World food commodity prices rose nearly 40 per cent in two years just before Russia’s invasion of Ukraine in 2022, and the war pushed the prices even higher, according to International Monetary Fund.
The war disrupted the global supply chains, causing volatility in the currency market, with a rally in the global oil prices further weighing on the Rupee. As a result, the Reserve Bank of India had to intervene in the later part of the year by dipping a hand into its forex reserves.
At present, the domestic currency is holding better against the dollar compared to last year. It settled at 83.15 to a dollar on Friday, hanging around its October 2022 low of 83.28.
“Rupee has largely been range bound this year. It is surely in a better position to absorb the global shocks with lesser domestic inflation,” said Upadhyay.
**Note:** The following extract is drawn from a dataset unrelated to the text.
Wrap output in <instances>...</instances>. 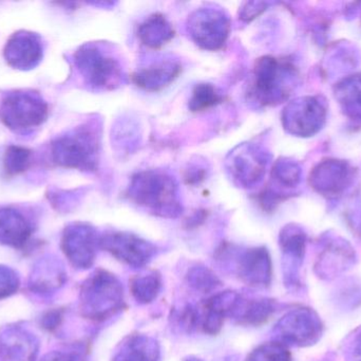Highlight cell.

Apple has kept the prices of the latest iPhone 15 variants unchanged in USA, with the Pro Max version starting at $1,199 this time. Both the base and Pro variant are priced at $799 and $999, respectively, similar to the initial pricing of their 2022 and 2021 counterparts.
This is heavily in contrast to India where prices of the Pro variants have been continuously increasing.
Such widening of the price gaps further benefits the secondary market sellers in India, who pool in the cheaper iPhones from countries such as USA and UAE and sell it at a profit to the Indian buyers.
Since the prices offered on the new iPhone 15 Pro variants in India are comparatively higher than in countries like UAE, China and Hong Kong, chances are that more local buyers may turn to the secondary market. Therefore, a decline in the Rupee is set to indirectly profit these sellers.
In India’s case, the only variant with an unchanged price is the base iPhone 15, which is currently assembled in the country and is also a protected segment due to its larger share in sales. However, the price is still discouraging to the domestic buyers who were expecting it to come down as a result of its local manufacturing.
Counterpoint Research believes that Apple is a highly desired brand in India, and therefore, the company has not reduced the pricing even after locally manufacturing the base variant under the “Made in India” labelled PLI (Production Linked Incentive) initiative by the Indian government.
“For some years, we have been observing that though the pricing remains same, frequency and magnitude of promotions and discounts have increased over years for models which are being assembled in India,” said Jain.
Rather than introducing the new model for a reduced price, Apple has increased the discounts offered on the previous models. Since majority of the Indian buyers buy Apple products more for the brand value, and less for usage, the American tech-giant has barred the latest flagships from any relaxation on prices.
Another reason for Apple to not directly pass on the local manufacturing benefits over the new models is that the localisation has not fully been achieved yet. In fact, the phones at present are just being assembled in India with components still imported from other countries.